### PROBLEM DESCRIPTION
Decide whether each statement agrees with the text below on the Church of Christ in Nations: (a) the church is headquartered in Jos, Plateau, Nigeria; (b) the church was founded by Amos Mozoh; (c) the church has an episcopal polity. For each, answer yes or no and quote the deciding words of the text.
*** Opening of TEXT EXCERPT ***
- Abbreviation: COCIN
- Classification: Protestant
- Orientation: Continental Reformed
- Theology: Reformed
- Polity: Presbyterian
- President: Amos Mozoh
- Associations: Fellowship of Churches of Christ in Nigeria
- Region: Nigeria
- Headquarters: Jos, Plateau, Nigeria
- Founder: Karl Kumm
- Origin: 1904
- Branched from: Sudan United Mission
- Congregations: 2,000 (2022)
- Members: 8,000,000 (2022)
- Tertiary institutions: Karl kumm University Vom
- Seminaries: Gindiri Theological seminary, Cocin pastors college kabwir, and TCNN.
- Official website: cocinonline.org

= Church of Christ in Nations =

Nigerian Christian denomination

The Church of Christ in Nations (COCIN) is a Christian denomination reformed headquartered in Jos, Plateau, Nigeria. Founded in 1904 as part of the Sudan United Mission, the church, in 2022, had over 8 million members in approximately and 2,000 congregations across the country.
*** Close of TEXT EXCERPT ***
*** Opening of PROVIDED DATA ***
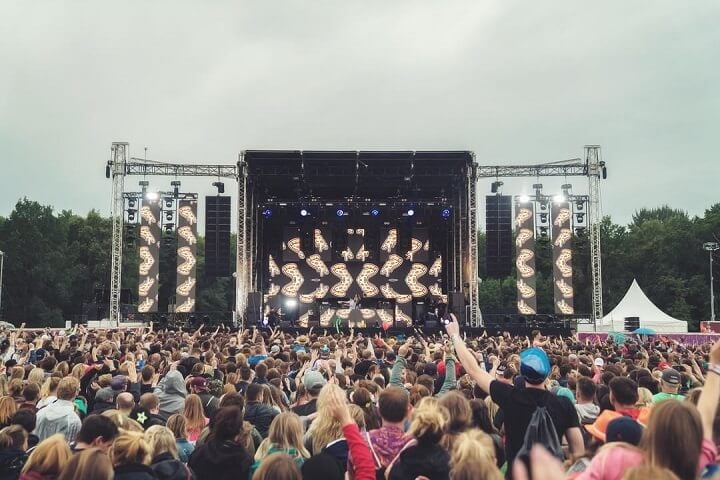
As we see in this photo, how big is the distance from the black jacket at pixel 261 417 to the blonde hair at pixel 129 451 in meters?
*** Close of PROVIDED DATA ***
### RESPONSE FOR THIS EXERCISE
(a) Yes: "headquartered in Jos, Plateau, Nigeria"
(b) No: "Founder: Karl Kumm"
(c) No: "Polity: Presbyterian"